Could you print out every entry, character for character?
::::::::::
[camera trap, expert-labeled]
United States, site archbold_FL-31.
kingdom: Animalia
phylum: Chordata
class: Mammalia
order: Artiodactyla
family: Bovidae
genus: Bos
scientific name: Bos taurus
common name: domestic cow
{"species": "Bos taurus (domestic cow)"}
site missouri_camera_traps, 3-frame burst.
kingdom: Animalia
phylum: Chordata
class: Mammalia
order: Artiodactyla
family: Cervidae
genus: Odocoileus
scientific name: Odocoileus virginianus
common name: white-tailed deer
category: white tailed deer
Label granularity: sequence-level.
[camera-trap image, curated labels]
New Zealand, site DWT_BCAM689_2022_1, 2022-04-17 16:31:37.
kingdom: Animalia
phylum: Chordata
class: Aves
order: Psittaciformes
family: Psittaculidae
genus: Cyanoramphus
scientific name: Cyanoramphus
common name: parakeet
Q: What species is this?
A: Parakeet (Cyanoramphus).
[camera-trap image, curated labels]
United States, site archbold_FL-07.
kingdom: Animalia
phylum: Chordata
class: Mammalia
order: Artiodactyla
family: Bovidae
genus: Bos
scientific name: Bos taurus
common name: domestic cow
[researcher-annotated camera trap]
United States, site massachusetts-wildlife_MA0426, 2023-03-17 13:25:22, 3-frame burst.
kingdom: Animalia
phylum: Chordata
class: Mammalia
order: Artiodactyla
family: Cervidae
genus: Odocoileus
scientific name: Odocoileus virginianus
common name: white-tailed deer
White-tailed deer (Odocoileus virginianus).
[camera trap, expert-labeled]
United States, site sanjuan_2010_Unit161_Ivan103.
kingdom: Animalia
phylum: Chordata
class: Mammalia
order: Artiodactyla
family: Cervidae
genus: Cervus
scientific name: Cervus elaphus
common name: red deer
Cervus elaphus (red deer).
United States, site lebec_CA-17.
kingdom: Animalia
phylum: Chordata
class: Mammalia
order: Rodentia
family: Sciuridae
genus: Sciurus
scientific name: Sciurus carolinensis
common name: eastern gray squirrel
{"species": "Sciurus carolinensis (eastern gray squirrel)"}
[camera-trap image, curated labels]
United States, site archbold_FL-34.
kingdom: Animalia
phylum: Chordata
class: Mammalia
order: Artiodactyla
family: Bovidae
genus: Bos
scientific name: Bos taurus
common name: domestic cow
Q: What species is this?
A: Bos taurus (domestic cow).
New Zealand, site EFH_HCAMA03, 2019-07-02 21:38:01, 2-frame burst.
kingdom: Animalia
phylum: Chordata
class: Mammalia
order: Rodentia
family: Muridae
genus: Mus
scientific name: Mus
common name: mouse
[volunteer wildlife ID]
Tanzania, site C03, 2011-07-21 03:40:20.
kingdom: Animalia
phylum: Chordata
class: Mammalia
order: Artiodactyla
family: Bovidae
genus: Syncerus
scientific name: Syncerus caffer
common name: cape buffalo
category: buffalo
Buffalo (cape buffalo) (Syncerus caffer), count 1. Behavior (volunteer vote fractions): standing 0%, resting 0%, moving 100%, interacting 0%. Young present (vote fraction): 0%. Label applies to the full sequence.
::::::::::
● Response to this exercise
[camera trap, expert-labeled]
United States, site archbold_FL-31.
kingdom: Animalia
phylum: Chordata
class: Mammalia
order: Artiodactyla
family: Bovidae
genus: Bos
scientific name: Bos taurus
common name: domestic cow
{"species": "Bos taurus (domestic cow)"}
site missouri_camera_traps, 3-frame burst.
kingdom: Animalia
phylum: Chordata
class: Mammalia
order: Artiodactyla
family: Cervidae
genus: Odocoileus
scientific name: Odocoileus virginianus
common name: white-tailed deer
category: white tailed deer
Label granularity: sequence-level.
[camera-trap image, curated labels]
New Zealand, site DWT_BCAM689_2022_1, 2022-04-17 16:31:37.
kingdom: Animalia
phylum: Chordata
class: Aves
order: Psittaciformes
family: Psittaculidae
genus: Cyanoramphus
scientific name: Cyanoramphus
common name: parakeet
Q: What species is this?
A: Parakeet (Cyanoramphus).
[camera-trap image, curated labels]
United States, site archbold_FL-07.
kingdom: Animalia
phylum: Chordata
class: Mammalia
order: Artiodactyla
family: Bovidae
genus: Bos
scientific name: Bos taurus
common name: domestic cow
[researcher-annotated camera trap]
United States, site massachusetts-wildlife_MA0426, 2023-03-17 13:25:22, 3-frame burst.
kingdom: Animalia
phylum: Chordata
class: Mammalia
order: Artiodactyla
family: Cervidae
genus: Odocoileus
scientific name: Odocoileus virginianus
common name: white-tailed deer
White-tailed deer (Odocoileus virginianus).
[camera trap, expert-labeled]
United States, site sanjuan_2010_Unit161_Ivan103.
kingdom: Animalia
phylum: Chordata
class: Mammalia
order: Artiodactyla
family: Cervidae
genus: Cervus
scientific name: Cervus elaphus
common name: red deer
Cervus elaphus (red deer).
United States, site lebec_CA-17.
kingdom: Animalia
phylum: Chordata
class: Mammalia
order: Rodentia
family: Sciuridae
genus: Sciurus
scientific name: Sciurus carolinensis
common name: eastern gray squirrel
{"species": "Sciurus carolinensis (eastern gray squirrel)"}
[camera-trap image, curated labels]
United States, site archbold_FL-34.
kingdom: Animalia
phylum: Chordata
class: Mammalia
order: Artiodactyla
family: Bovidae
genus: Bos
scientific name: Bos taurus
common name: domestic cow
Q: What species is this?
A: Bos taurus (domestic cow).
New Zealand, site EFH_HCAMA03, 2019-07-02 21:38:01, 2-frame burst.
kingdom: Animalia
phylum: Chordata
class: Mammalia
order: Rodentia
family: Muridae
genus: Mus
scientific name: Mus
common name: mouse
[volunteer wildlife ID]
Tanzania, site C03, 2011-07-21 03:40:20.
kingdom: Animalia
phylum: Chordata
class: Mammalia
order: Artiodactyla
family: Bovidae
genus: Syncerus
scientific name: Syncerus caffer
common name: cape buffalo
category: buffalo
Buffalo (cape buffalo) (Syncerus caffer), count 1. Behavior (volunteer vote fractions): standing 0%, resting 0%, moving 100%, interacting 0%. Young present (vote fraction): 0%. Label applies to the full sequence.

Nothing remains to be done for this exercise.